You Are Not A Typical Mexican!
By Rosamaria Casas
How many times have I heard this statement since I arrived at Lakeside over three years ago? Dozens! The most amazing fact about it is that most people that emphatically assure me of this, only know perhaps two Mexican women (besides their maids and Aurorita Michel or other ladies at the banks). Typifying or being typified is, to me, a generalization as misleading as saying I hate the Germans, the French, the Brits or the Italians. Nobody could, or should, hate an entire country. There are always compatible people in every corner of the world. And every human being is different.

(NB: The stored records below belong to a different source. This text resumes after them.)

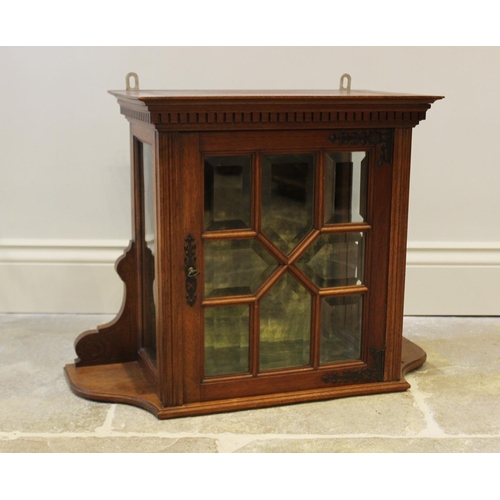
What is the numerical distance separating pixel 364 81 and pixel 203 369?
112 centimetres

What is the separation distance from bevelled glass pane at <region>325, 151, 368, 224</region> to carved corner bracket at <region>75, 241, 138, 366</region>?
54 cm

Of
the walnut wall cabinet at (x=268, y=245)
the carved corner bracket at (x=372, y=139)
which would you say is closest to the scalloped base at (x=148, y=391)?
the walnut wall cabinet at (x=268, y=245)

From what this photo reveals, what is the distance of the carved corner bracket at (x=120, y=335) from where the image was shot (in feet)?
6.97

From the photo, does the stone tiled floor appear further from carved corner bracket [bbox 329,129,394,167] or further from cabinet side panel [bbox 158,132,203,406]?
carved corner bracket [bbox 329,129,394,167]

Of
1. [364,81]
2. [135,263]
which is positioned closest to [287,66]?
[364,81]

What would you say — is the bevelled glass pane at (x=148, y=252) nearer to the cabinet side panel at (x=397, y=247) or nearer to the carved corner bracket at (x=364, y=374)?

But, what is a typical Mexican? I’ll answer, like a Jesuit, with another question. What is a typical US citizen? Not even the stereotypes of the cowboy films are the same. John Wayne, as an actor or as a human being, had nothing “typically” in common, in the movies or in real life, with Clint Eastwood, another famous cowboy. Writers? Barbara Bickmore, a successful writer, besides writing has nothing “typically” in common with other successful American writers like Alice Walker or Danielle Steele. Every one of them is entirely different from the other. The same goes for the men of Lakeside. Every person is unique. Not all US citizens look alike, not all Mexicans look like “Mexicans,” or like the stereotype in people’s imagination.

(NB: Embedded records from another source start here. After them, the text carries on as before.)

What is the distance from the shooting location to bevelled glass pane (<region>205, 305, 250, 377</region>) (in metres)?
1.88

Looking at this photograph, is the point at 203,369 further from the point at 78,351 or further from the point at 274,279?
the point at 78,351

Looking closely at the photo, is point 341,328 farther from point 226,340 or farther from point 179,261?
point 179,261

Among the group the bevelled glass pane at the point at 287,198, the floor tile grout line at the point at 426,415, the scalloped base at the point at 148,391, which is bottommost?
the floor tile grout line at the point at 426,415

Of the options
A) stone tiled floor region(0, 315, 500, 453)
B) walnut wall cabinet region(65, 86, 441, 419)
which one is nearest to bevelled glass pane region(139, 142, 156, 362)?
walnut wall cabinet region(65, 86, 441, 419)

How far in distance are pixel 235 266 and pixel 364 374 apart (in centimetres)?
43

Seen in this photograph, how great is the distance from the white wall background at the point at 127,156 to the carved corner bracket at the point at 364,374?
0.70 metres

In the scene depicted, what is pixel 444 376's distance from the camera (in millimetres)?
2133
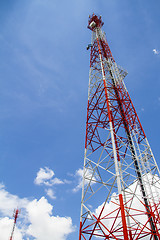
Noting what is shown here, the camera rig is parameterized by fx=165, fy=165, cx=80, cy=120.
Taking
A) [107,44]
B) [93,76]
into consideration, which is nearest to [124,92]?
[93,76]

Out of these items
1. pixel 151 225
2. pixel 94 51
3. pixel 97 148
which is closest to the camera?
pixel 151 225

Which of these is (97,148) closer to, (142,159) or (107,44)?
(142,159)

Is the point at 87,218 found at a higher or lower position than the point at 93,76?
lower

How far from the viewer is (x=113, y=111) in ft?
52.0

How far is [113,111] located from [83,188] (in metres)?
7.64

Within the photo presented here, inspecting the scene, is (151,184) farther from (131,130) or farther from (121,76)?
(121,76)

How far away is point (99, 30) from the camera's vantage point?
22.1m

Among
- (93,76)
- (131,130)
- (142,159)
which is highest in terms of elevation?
(93,76)

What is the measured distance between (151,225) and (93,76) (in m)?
14.0

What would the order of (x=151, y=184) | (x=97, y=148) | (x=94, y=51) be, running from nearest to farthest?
(x=151, y=184) < (x=97, y=148) < (x=94, y=51)

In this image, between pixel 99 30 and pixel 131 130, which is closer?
pixel 131 130

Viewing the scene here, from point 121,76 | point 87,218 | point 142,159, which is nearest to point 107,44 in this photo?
point 121,76

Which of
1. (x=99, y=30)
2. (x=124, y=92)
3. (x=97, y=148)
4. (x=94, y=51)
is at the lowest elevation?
(x=97, y=148)

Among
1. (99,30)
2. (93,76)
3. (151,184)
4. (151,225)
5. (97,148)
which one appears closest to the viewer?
(151,225)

About women like me “not typical Mexicans”. There is a whole generation of women “like me.” We were all educated in the same school, we all speak at least three languages, most of us have travelled a lot, read voraciously and have had successes and failures in the different walks of life each one followed: wives, divorcees, career women, widows, with children or without, nuns still in the convent and some out. They are all over the country and you can find them in politics, in hospitals, in shopping centers, in universities in radio, in television. Several of us write, there are two or three successful artists and many mothers of four or five children and scads of grandchildren. Not all of us practice the religion in which we were educated, not all of us have the same political ideas and not all of us live the same way. We have some points in common: our handwriting looks alike, we all need reading glasses and we all have gray hair, tinted or not, wrinkles, with facelifts or not!

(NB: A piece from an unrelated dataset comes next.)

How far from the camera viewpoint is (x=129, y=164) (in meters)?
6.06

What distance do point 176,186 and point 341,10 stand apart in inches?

(Ed. Note: This article was written some years ago, when Rosamaria was the editor of this publication. Prior to relocating at Lakeside, she was with the Mexican Foreign Service, having been posted in Athens, Paris and London. Returning to Mexico, she took up writing, and over the years won two of Mexico’s most prestigious literary awards. She was also, I might happily add, the person most responsible for getting me the Ojo editorship.)